+++ BRANO DI PARTENZA
Il nostro “corrispondente per gli affari francesi” ci propone oggi un articolo dello scorso dicembre, a firma dell’ottimo Jacques Sapir, sul tema delle privatizzazioni-deindustrializzazione. Ad un certo punto Alceste mi diceva di essere rimasto molto sorpreso quando Sapir afferma che in Francia siano state addirittura maggiori che in Italia. Strano invero, continuava Alceste, dato che solitamente la voce è che le privatizzazioni in Italia siano state le più massicce dell’Europa occidentale…, ad ogni modo anche lì hanno giocato le stesse tendenze. Portate avanti dai partiti “di sinistra”, ma naturalmente anche da quelli “di destra” (da noi inoltre hanno lasciato il lavoro sporco ai governi “tecnici”), il che ci mostra come certi percorsi politici nei confronti delle privatizzazioni non siano poi tanti dissimili tra noi ed i nostri “cugini d’oltralpe”. Grazie Alceste, a presto rileggerti.
Jacques Sapir – Front Populaire – 08 dicembre 2022
È uno dei più grandi misteri del nostro tempo. Come ha fatto la sinistra istituzionale, negli anni ’80, a compiere una completa inversione di rotta in materia di economia? Qual è l’origine di questo brusco cambiamento di dottrina, che ha portato il Partito socialista ad abbandonare la sua predilezione per l’industria e la proprietà pubblica, per impegnarsi in un discorso a favore dell’economia dei servizi e della proprietà privata?
Quando François Mitterrand si insediò all’Eliseo nel 1981, non vi erano dubbi sulla sua visione industrialista e statalista dell’economia. Essa era incarnata in particolare nel Programma comune di governo del 1974 e nelle 110 proposte presentate dal candidato socialista durante la sua campagna presidenziale. Eppure, quarant’anni dopo, nessuno può negare che la Francia abbia subito, in quel periodo, una spietata politica di privatizzazioni e deindustrializzazione, molto più intensa che in Italia, in Spagna e a fortiori in Germania.
++++++
+++ BLOCCO DATI
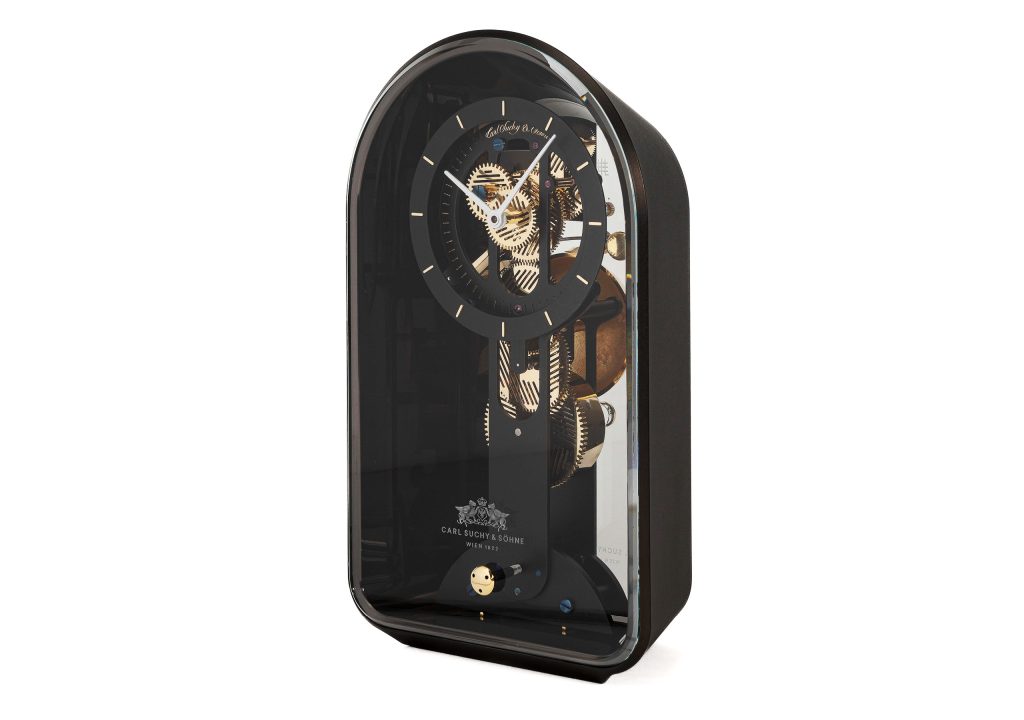 There were table clocks in the Museum of Applied Arts in Vienna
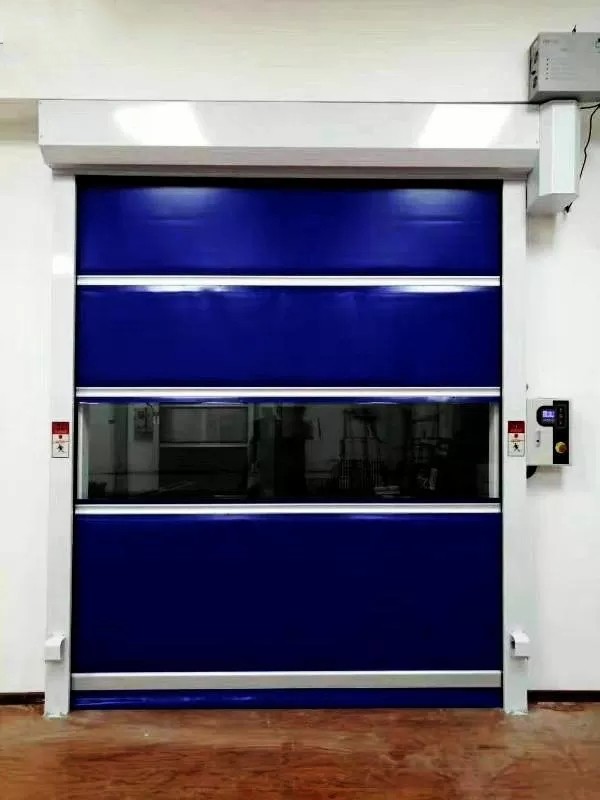 Quickly Rolling door used in smart garage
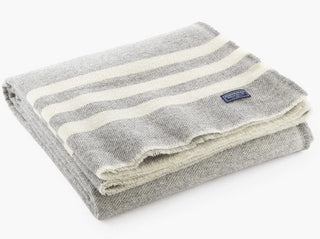 Trapper Wool Throw Gray Natural Stripe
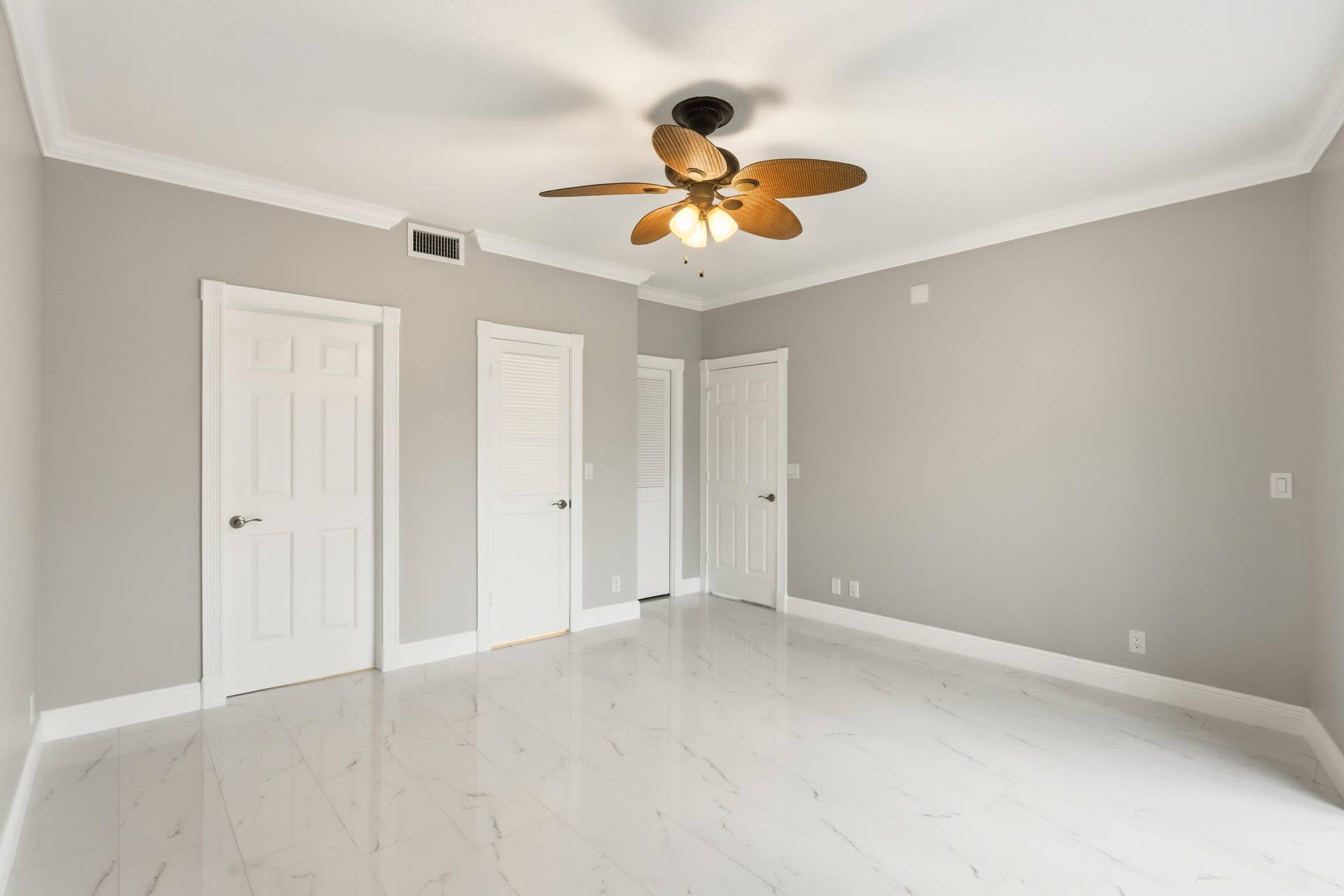 220 Lake Drive, #206, Palm Beach Shores, FL 33404 primary bedroom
++++++
[CONSEGNA 1]
Ripeti il brano sulle privatizzazioni, cominciando da "Quando François Mitterrand" e proseguendo fino a "fortiori in Germania.".
[CONSEGNA 2]
Riprendi il brano sulle privatizzazioni e portalo avanti a partire dalla sua ultima frase.

[RISULTATO ESERCIZIO 1]
Quando François Mitterrand si insediò all’Eliseo nel 1981, non vi erano dubbi sulla sua visione industrialista e statalista dell’economia. Essa era incarnata in particolare nel Programma comune di governo del 1974 e nelle 110 proposte presentate dal candidato socialista durante la sua campagna presidenziale. Eppure, quarant’anni dopo, nessuno può negare che la Francia abbia subito, in quel periodo, una spietata politica di privatizzazioni e deindustrializzazione, molto più intensa che in Italia, in Spagna e a fortiori in Germania.

[RISULTATO ESERCIZIO 2]
Naturalmente, ci fu la “svolta verso il rigore”, a partire dal marzo 1983, che non è mai terminata. Vi fu anche la grande deregolamentazione dei mercati finanziari, intrapresa dal ministro dell’Economia socialista Pierre Bérégovoy dal 1984 al 1986, che ha segnato la conversione delle élite di sinistra alla finanziarizzazione globale. Ci fu anche, e forse bisogna dire “soprattutto”, la firma dell’Atto unico europeo nel 1986, testo che ha modificato profondamente il trattato di Roma del 1957, e che ha orientato la Comunità economica europea (CEE) verso un altro modello, culminato nell’Unione europea (UE). In concreto, la politica europeista è stata una delle principali cause, insieme all’euro, della deindustrializzazione della Francia.
Mancanza di ambizione
Il declino della nostra industria e il fascino per le privatizzazioni sono concomitanti all’abbandono del “piano alla francese”, che aveva sostenuto l’imperativo industriale fino alla fine degli anni 1970. Dal 1981 al 1988, gli alti commissari del Piano si sono succeduti in un valzer sfrenato. Ce ne furono tre in sette anni (Hubert Prévot, Henri Guillaume e Bertrand Fragonard), mentre il solo Pierre Massé aveva ricoperto la carica dal 1959 al 1966, e René Montjoie aveva diretto il Piano come vice e poi come alto commissario dal 1966 al 1974. A dimostrazione della mancanza di ambizione del nuovo governo in materia di pianificazione, la nozione di “programmi” fu sostituita, all’interno dell’istituzione stessa, con quella di “azioni prioritarie”. Da allora, il Ministero della Pianificazione, affidato a Michel Rocard all’inizio del mandato di François Mitterrand, si rivelò una gabbia dorata destinata a immobilizzare un avversario politico del capo dello Stato, mentre le vere decisioni economiche venivano prese dall’allora primo ministro (Pierre Mauroy), dal suo vicecapo di gabinetto (Jean Peyrelevade) e dal ministro dell’Economia (Jacques Delors), tutti e tre al servizio di un’agenda neoliberista ed europeista.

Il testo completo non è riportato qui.